Looking back on cloud monitoring stocks' Q4 earnings, we examine this quarters’ best and worst performers, including Dynatrace (NYSE:DT) and its peers.
Software is eating the world, increasing organizations’ reliance on digital-only solutions. As more workloads and applications move to the cloud, the reliability of the underlying cloud infrastructure becomes ever more critical, and ever more complex. To solve the challenge, companies and their engineering teams have turned to a range of cloud monitoring tools that provide them with visibility to troubleshoot the issues in real time.
The 5 cloud monitoring stocks we track reported a solid Q4; on average, revenues beat analyst consensus estimates by 4.71%, while on average next quarter revenue guidance was 2.47% above consensus. Technology stocks have been hit hard on fears of higher interest rates, but cloud monitoring stocks held their ground better than others, with share price down 2.6% since earnings, on average.
Weakest Q4: Dynatrace (NYSE:DT)
Founded in Austria in 2005, Dynatrace (NYSE:DT) provides companies with software that allows them to monitor the performance of their full technology stack, from software applications to the infrastructure they run on.
Dynatrace reported revenues of $240.7 million, up 31.6% year on year, beating analyst expectations by 2.67%. It was an ok quarter for the company, with a strong top line growth, and guidance for the next quarter in line with analysts' expectations.
"Having completed my first quarter as CEO, I am very pleased with our third quarter performance, beating the high end of guidance across our key operating metrics driven by new logo additions and continued net expansion rate above 120%,” said Rick McConnell, Chief Executive Officer.
Dynatrace delivered the weakest full year guidance update of the whole group. The stock is down 13.8% since the results, mainly due to the fears of increasing competition in the space, and currently trades at $48.50.
Is now the time to buy Dynatrace? Access our full analysis of the earnings results here, it's free.
Best Q4: Datadog (NASDAQ:DDOG)
Named after a database the founders had to painstakingly look after at their previous company, Datadog (NASDAQ:DDOG) is a software as a service platform that makes it easier to monitor cloud infrastructure and applications.
Datadog reported revenues of $326.1 million, up 83.7% year on year, beating analyst expectations by 11.9%. It was a very strong quarter for the company, with an impressive beat of analyst estimates and a very optimistic guidance for the next quarter.
Datadog delivered the strongest analyst estimates beat, fastest revenue growth, and highest full year guidance raise among its peers. The company added 210 enterprise customers paying more than $100,000 annually to a total of 2,010. The stock is down 2.31% since the results and currently trades at $152.01.
Is now the time to buy Datadog? Access our full analysis of the earnings results here, it's free.
Sumo Logic (NASDAQ:SUMO)
Founded in 2010 by Christian Beegden who went from driving a cab in Germany to landing an internship at Amazon, Sumo Logic (NASDAQ:SUMO) is software as a service data analytics platform that helps companies get insight into what is happening in their servers and applications.
Sumo Logic reported revenues of $67 million, up 23.8% year on year, beating analyst expectations by 4.23%. It was a decent quarter for the company, with a strong guidance for the next year.

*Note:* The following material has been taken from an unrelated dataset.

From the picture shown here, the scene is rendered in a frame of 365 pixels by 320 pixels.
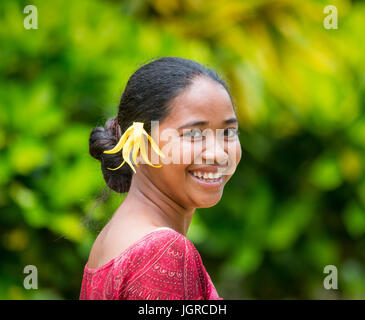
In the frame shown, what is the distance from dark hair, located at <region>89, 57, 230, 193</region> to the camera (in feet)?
6.26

The stock is up 5.3% since the results and currently trades at $11.31.
Started by three former Amazon engineers, PagerDuty (NYSE:PD) is a software as a service platform that helps companies respond to IT incidents fast and make sure that any downtime is minimized.
PagerDuty reported revenues of $78.5 million, up 32.4% year on year, beating analyst expectations by 3.19%. It was a solid quarter for the company, with a full year guidance beating analysts' expectations and a positive outlook for the next quarter.
The company added 379 customers to a total of 14,865. The stock is up 35.6% since the results and currently trades at $36.50.
New Relic (NYSE:NEWR)
With the name being an anagram of its founder, Lew Cirne, New Relic (NYSE:NEWR) makes a monitoring software that collects, scores, and analyses performance data about a client's IT stack.
New Relic reported revenues of $203.5 million, up 22.3% year on year, beating analyst expectations by 1.56%. It was a mixed quarter for the company, with a significant improvement in net revenue retention rate but a decline in gross margin.
New Relic had the weakest performance against analyst estimates and slowest revenue growth among the peers. The company added 53 enterprise customers paying more than $100,000 annually to a total of 1,064. The stock is down 37.7% since the results and currently trades at $67.69.